なぜ、うまく語ることができないのか byシジイイ

嵐山光三郎の「口笛の歌が聴こえる」が復刊されている。
復刊したのは、自費出版新風舎。いろいろな作家のデビュー作品を復刊して新風舎文庫というのを出している。名も実もあるうまい商売考えたなぁ、と感心した。新風舎文芸社の本を買うことはあるまいと思っていたけど、おもわず買ってしまいました。

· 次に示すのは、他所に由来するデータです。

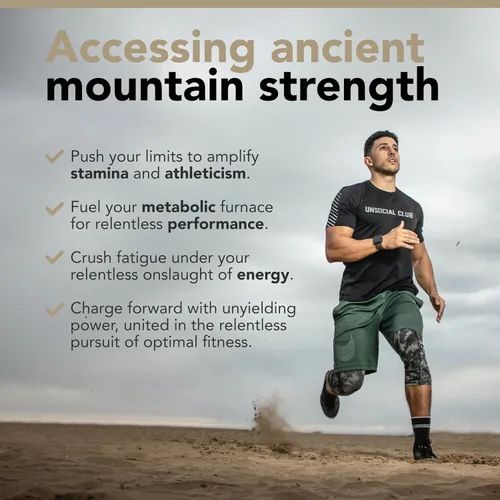 Accessing ancient mountain strength

✓ Push your limits to amplify stamina and athleticism.

✓ Fuel your metabolic furnace for relentless performance.

✓ Crush fatigue under your relentless onslaught of energy.

✓ Charge forward with unyielding power, united in the relentless pursuit of optimal fitness.

UNSOCIAL CLUB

私が進学のため上京してきたのはもう80年を目前にした頃だったけど、あらためてこの本を読んで思ったのは、私があこがれていた東京のイメージはここに書いてある60年代だったんだ、ということ。(この本は勿論私が上京したよりずっと後に出版されているので、上京前にこれを読んで憧れたってことではないです)
当時は、もっと新しい最前線の同時代の何かに期待して東京に住んでいるつもりだったのだけど、そうではなかったんだなぁ。

最近、70年代論や80年代論を目にすることが多いのだが、同じ時代を生きてきたはずなのに、私には語るべき72年も83年もない。70年代はヘッセと太宰で幕を開け、ひたすら文学を読み続け終わった。確か幕が引かれる間際に読んでいたのは富岡多恵子金井美恵子の詩だったはずだ。時代に追いついていない。
80年代になり、就職したらすでにバブルへの道が出来始めていて、残業と副業にあけくれ、夜な夜な飲んでいるうちに90年を迎えた。この十年は本を驚くほど読んでいない。

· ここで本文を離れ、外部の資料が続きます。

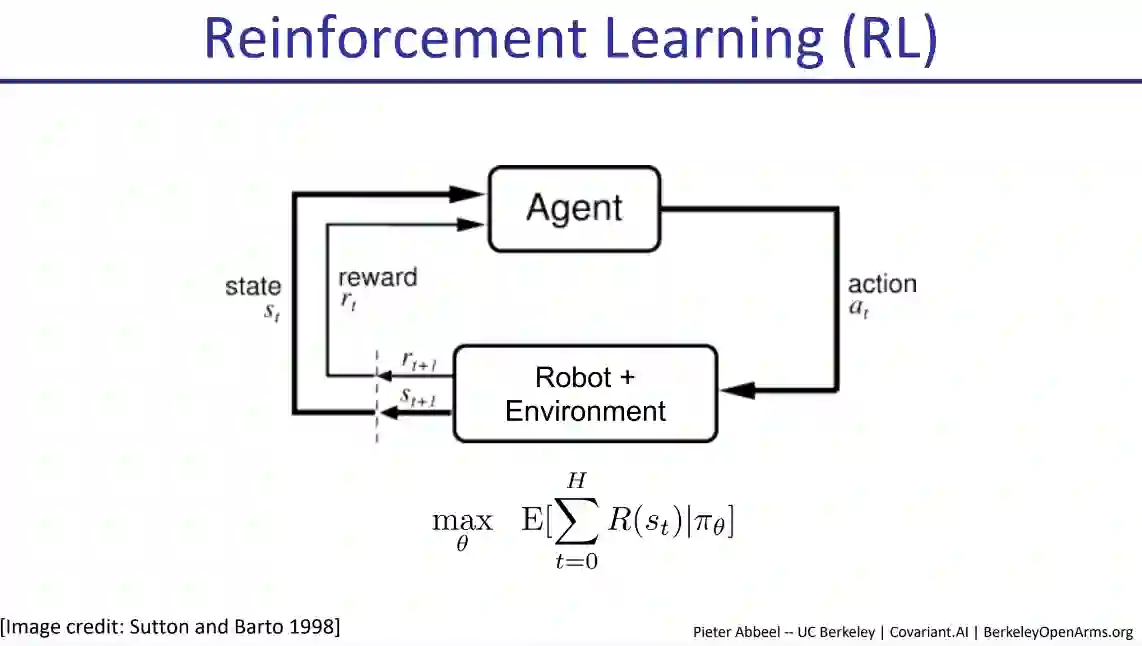 Reinforcement Learning (RL)

Agent

state
$s_t$

reward
$r_t$

action
$a_t$

$r_{t+1}$

$s_{t+1}$

Robot + Environment

$\max_{\theta} \quad \mathrm{E}[\sum_{t=0}^{H} R(s_t)|\pi_\theta]$

[Image credit: Sutton and Barto 1998]

Pieter Abbeel -- UC Berkeley | Covariant.AI | BerkeleyOpenArms.org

同い年くらいの知人が四方田犬彦の「ハイスクール1968」ならぬ、「ハイスクール1978」でも書くべきかな、などと冗談のように言ったが、それを聞いたとき、個人史を語ることがイコールその時代を語ることになるのは、その知人があの時代の文化をはっきり自覚していたからなんだ、と気がついた。
時代の波も傾向もわからぬまま、言ってしまえば何が流行っているかも知らぬまま、ほこり臭い図書室で、もう何年も誰も借りていないような本をどれほど読んだか、というようなことをひそかに自慢していた私にはできないことなのだ。

本も時代も読み解く力がなければ、読んだり過ごしたりすることは出来ても、語ることはできないのだ。

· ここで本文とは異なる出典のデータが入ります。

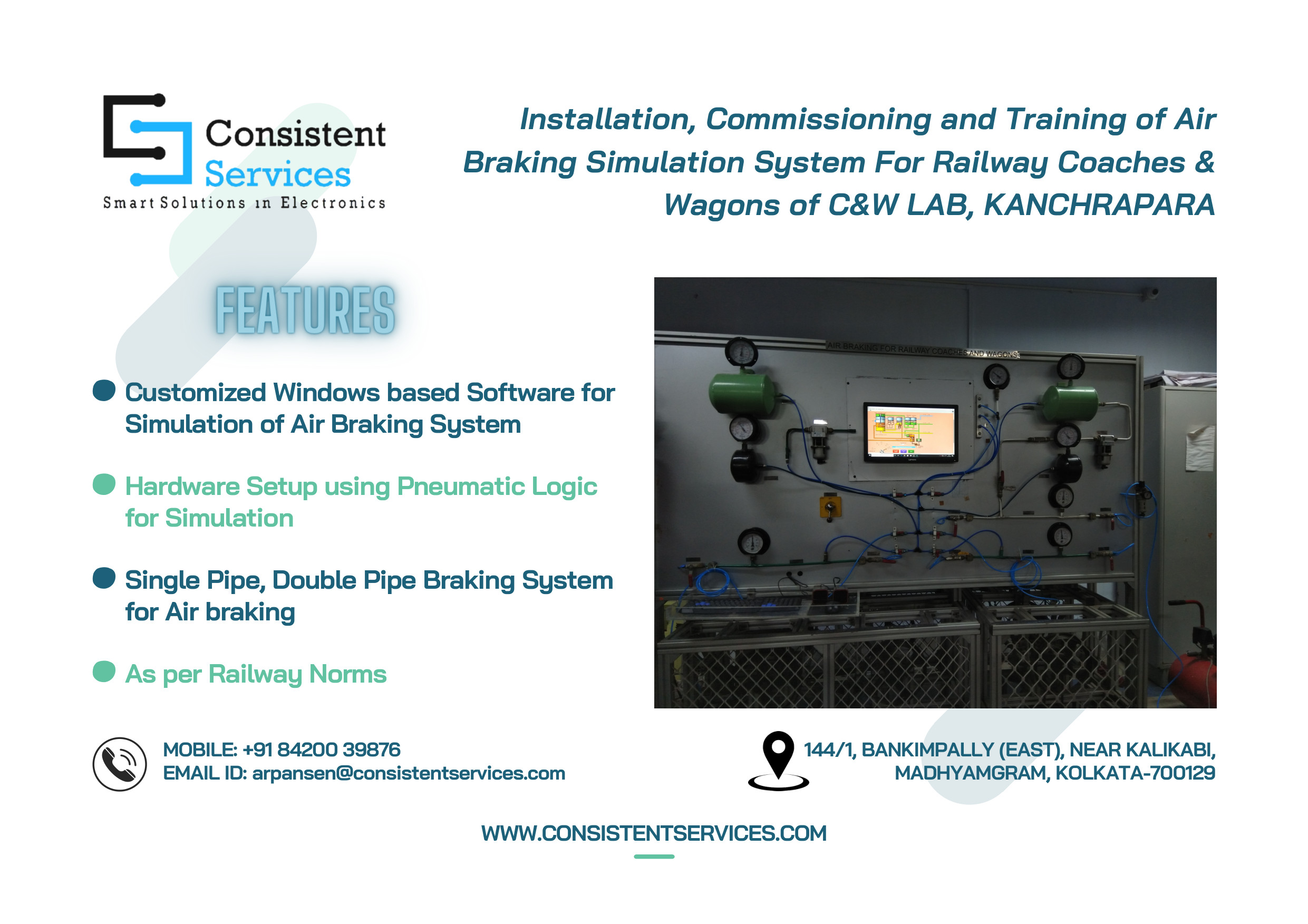 Consistent Services
Smart Solutions in Electronics

Installation, Commissioning and Training of Air Braking Simulation System For Railway Coaches & Wagons of C&W LAB, KANCHRAPARA

FEATURES

Customized Windows based Software for Simulation of Air Braking System

Hardware Setup using Pneumatic Logic for Simulation

Single Pipe, Double Pipe Braking System for Air braking

As per Railway Norms

AIR BRAKING FOR RAILWAY COACHES AND WAGONS

MOBILE: +91 84200 39876
EMAIL ID: arpansen@consistentservices.com

144/1, BANKIMPALLY (EAST), NEAR KALIKABI, MADHYAMGRAM, KOLKATA-700129

WWW.CONSISTENTSERVICES.COM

読後感も、映画の感想も、展覧会の印象も、なにもかも私はうまく言葉にできない。ただ、おもしろいとか、あなたも行ったらいいよ、とか、好きだな、とか、そんなことしか言えない。
いろいろ考えてるつもりなのに、どうしてこうなのかしら、と悩んでいたが、それについても、ちょっとだけわかったような気がした。
わかっても改善されるわけではなかろうが。